How will the Michigan basketball team stop Jared Sullinger? Go to the game and find out, coach John Beilein says
Stopping Ohio State forward Jared Sullinger isn't something that's routinely accomplished.
One of the most talented players in the country last season as a freshman, the 6-foot-9, 280-pound behemoth from Columbus actually has more to work with now.
Not just a low-post concern any longer, Sullinger -- who's put up nine double-doubles this season -- has dropped weight, added speed and now has the ability to hit an extended jump shot.
So, what exactly does Michigan basketball coach John Beilein intend to do about him Sunday (1 p.m., CBS)?
"You'll have to come to the game and find out," Beilein said Friday. "And I'll tell you at the end of the season whether any of it worked."

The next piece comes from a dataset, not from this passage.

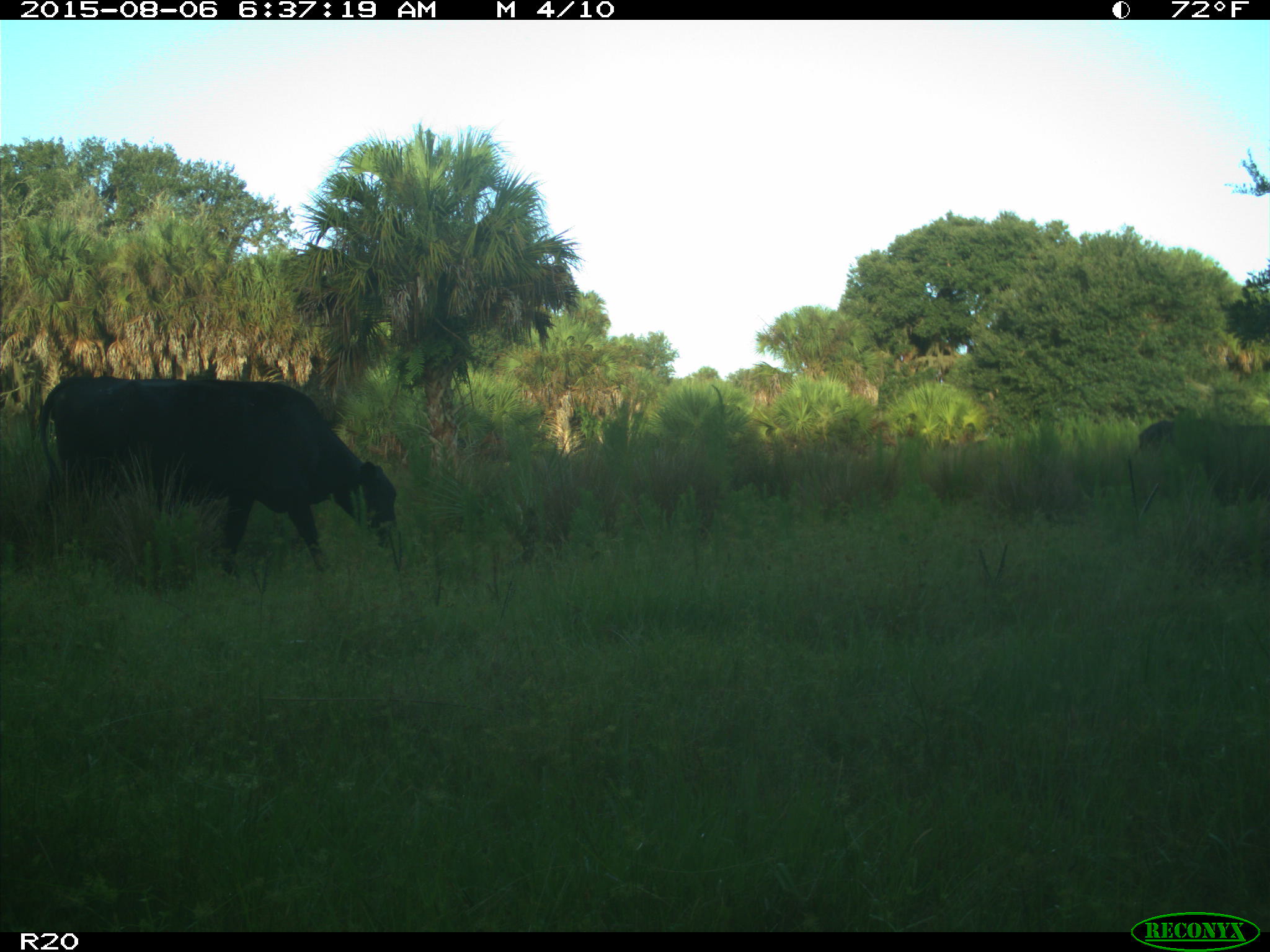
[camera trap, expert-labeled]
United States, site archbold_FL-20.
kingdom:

Currently, Sullinger is averaging 17.3 points and 9.3 rebounds per game for the fourth-ranked Buckeyes (18-4, 6-2 Big Ten). His numbers would likely be even stronger had he not missed a pair of games earlier this season (back injury) before being limited in another due to a foot problem.
Still the most dominating presence in the Big Ten, Sullinger has the ability to hurt opponents in a variety of ways.
He's shooting 59.5 percent from the floor, has 19 assists, 26 steals, 16 blocks and is also a 44.4 percent 3-point shooter.
"They get things that only Sullinger can do," Beilein said. "He'll get traffic rebounds with four guys around him, and somehow he gets the ball, at the rim and maybe gets to the foul line.
"He looks a little quicker, and now he's shooting 3's. We knew in his high school resume that he could do that, now he's good for just enough that you have to guard him (out there). And that's always a concern."
And, according to Beilein, the presence of proven talent surrounding him makes Ohio State even more difficult to handle.
Sullinger's the league's best big man, but senior William Buford (15.2 points per game) and sophomore Deshaun Thomas (14.7 points per game) are as good as any two wings the conference has to offer.
"Why they're so good is because they have all the pieces around (Sullinger)," Beilein said. "You have to have a lot of plans in place when you're playing a team with this kind of talent, they're probably a No. 1 seed down the road in the NCAA Tournament."
AnnArbor.com file photo
Though Beilein is likely to throw a variety of defensive looks at Ohio State to counter Sullinger's impact, the majority of the heavy lifting defensively will fall on Michigan sophomore Jordan Morgan.
Morgan faced Sullinger three times last season. In Ann Arbor, a game the Wolverines lost by four points, Sullinger was limited to just 12 points and seven rebounds.
But in Columbus, and later in the Big Ten Tournament, the Buckeye big man had his way -- averaging 16.5 points and 14 rebounds in two more Ohio State victories.
"As far as room for error goes, there's really not much," Morgan said of defending Sullinger. "He's a dominant player, when he gets the ball he's tough to guard, he's tough to (block out) for rebounds and he makes it really hard on the defense.
"He's improved his game some, but I've improved my game some, too."
Morgan said Michigan will likely use current freshman Max Bielfeldt as a scout team version of Sullinger prior to the game Sunday.
Bielfeldt is 6-foot-7, 240 pounds and is projected to have a fine career by the Michigan coaching staff.
But he's no Jared Sullinger.
"That's a tough job," Morgan said chuckling.